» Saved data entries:
· · · · ·

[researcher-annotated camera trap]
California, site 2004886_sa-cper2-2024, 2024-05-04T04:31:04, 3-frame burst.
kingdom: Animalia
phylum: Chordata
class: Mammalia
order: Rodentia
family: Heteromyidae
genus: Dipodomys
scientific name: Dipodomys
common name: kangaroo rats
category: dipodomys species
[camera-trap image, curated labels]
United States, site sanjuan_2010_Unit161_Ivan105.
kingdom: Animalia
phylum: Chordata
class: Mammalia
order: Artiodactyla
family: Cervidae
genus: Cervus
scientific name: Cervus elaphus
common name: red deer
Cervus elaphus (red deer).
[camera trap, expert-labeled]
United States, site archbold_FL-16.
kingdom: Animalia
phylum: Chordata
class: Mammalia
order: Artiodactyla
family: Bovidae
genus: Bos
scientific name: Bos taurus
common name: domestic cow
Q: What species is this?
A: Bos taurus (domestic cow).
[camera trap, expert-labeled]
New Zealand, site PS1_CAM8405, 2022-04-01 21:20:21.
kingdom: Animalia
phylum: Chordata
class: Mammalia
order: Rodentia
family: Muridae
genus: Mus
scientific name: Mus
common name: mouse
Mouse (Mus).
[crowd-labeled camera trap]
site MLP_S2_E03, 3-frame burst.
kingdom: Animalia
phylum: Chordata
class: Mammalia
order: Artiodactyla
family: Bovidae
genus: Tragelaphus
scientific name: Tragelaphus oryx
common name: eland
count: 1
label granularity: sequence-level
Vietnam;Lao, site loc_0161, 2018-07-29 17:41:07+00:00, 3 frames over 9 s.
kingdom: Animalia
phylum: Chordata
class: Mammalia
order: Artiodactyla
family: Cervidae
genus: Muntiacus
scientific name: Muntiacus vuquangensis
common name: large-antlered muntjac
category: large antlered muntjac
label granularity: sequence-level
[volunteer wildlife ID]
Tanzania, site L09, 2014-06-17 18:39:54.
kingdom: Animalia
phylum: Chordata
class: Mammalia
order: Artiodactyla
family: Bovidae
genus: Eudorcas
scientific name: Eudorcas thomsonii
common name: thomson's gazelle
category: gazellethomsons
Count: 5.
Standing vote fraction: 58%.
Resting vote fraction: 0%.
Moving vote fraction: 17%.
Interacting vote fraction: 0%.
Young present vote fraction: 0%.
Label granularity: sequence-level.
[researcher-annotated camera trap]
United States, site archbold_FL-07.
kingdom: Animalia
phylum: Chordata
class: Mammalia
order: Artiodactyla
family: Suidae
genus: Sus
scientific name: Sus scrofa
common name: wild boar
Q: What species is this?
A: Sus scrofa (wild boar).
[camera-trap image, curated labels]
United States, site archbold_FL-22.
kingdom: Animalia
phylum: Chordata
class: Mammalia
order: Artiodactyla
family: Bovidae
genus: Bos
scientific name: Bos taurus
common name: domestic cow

· · · · ·

» What is being asked: Every record must appear in the answer exactly as written.

» Reply to the task:
[researcher-annotated camera trap]
California, site 2004886_sa-cper2-2024, 2024-05-04T04:31:04, 3-frame burst.
kingdom: Animalia
phylum: Chordata
class: Mammalia
order: Rodentia
family: Heteromyidae
genus: Dipodomys
scientific name: Dipodomys
common name: kangaroo rats
category: dipodomys species
[camera-trap image, curated labels]
United States, site sanjuan_2010_Unit161_Ivan105.
kingdom: Animalia
phylum: Chordata
class: Mammalia
order: Artiodactyla
family: Cervidae
genus: Cervus
scientific name: Cervus elaphus
common name: red deer
Cervus elaphus (red deer).
[camera trap, expert-labeled]
United States, site archbold_FL-16.
kingdom: Animalia
phylum: Chordata
class: Mammalia
order: Artiodactyla
family: Bovidae
genus: Bos
scientific name: Bos taurus
common name: domestic cow
Q: What species is this?
A: Bos taurus (domestic cow).
[camera trap, expert-labeled]
New Zealand, site PS1_CAM8405, 2022-04-01 21:20:21.
kingdom: Animalia
phylum: Chordata
class: Mammalia
order: Rodentia
family: Muridae
genus: Mus
scientific name: Mus
common name: mouse
Mouse (Mus).
[crowd-labeled camera trap]
site MLP_S2_E03, 3-frame burst.
kingdom: Animalia
phylum: Chordata
class: Mammalia
order: Artiodactyla
family: Bovidae
genus: Tragelaphus
scientific name: Tragelaphus oryx
common name: eland
count: 1
label granularity: sequence-level
Vietnam;Lao, site loc_0161, 2018-07-29 17:41:07+00:00, 3 frames over 9 s.
kingdom: Animalia
phylum: Chordata
class: Mammalia
order: Artiodactyla
family: Cervidae
genus: Muntiacus
scientific name: Muntiacus vuquangensis
common name: large-antlered muntjac
category: large antlered muntjac
label granularity: sequence-level
[volunteer wildlife ID]
Tanzania, site L09, 2014-06-17 18:39:54.
kingdom: Animalia
phylum: Chordata
class: Mammalia
order: Artiodactyla
family: Bovidae
genus: Eudorcas
scientific name: Eudorcas thomsonii
common name: thomson's gazelle
category: gazellethomsons
Count: 5.
Standing vote fraction: 58%.
Resting vote fraction: 0%.
Moving vote fraction: 17%.
Interacting vote fraction: 0%.
Young present vote fraction: 0%.
Label granularity: sequence-level.
[researcher-annotated camera trap]
United States, site archbold_FL-07.
kingdom: Animalia
phylum: Chordata
class: Mammalia
order: Artiodactyla
family: Suidae
genus: Sus
scientific name: Sus scrofa
common name: wild boar
Q: What species is this?
A: Sus scrofa (wild boar).
[camera-trap image, curated labels]
United States, site archbold_FL-22.
kingdom: Animalia
phylum: Chordata
class: Mammalia
order: Artiodactyla
family: Bovidae
genus: Bos
scientific name: Bos taurus
common name: domestic cow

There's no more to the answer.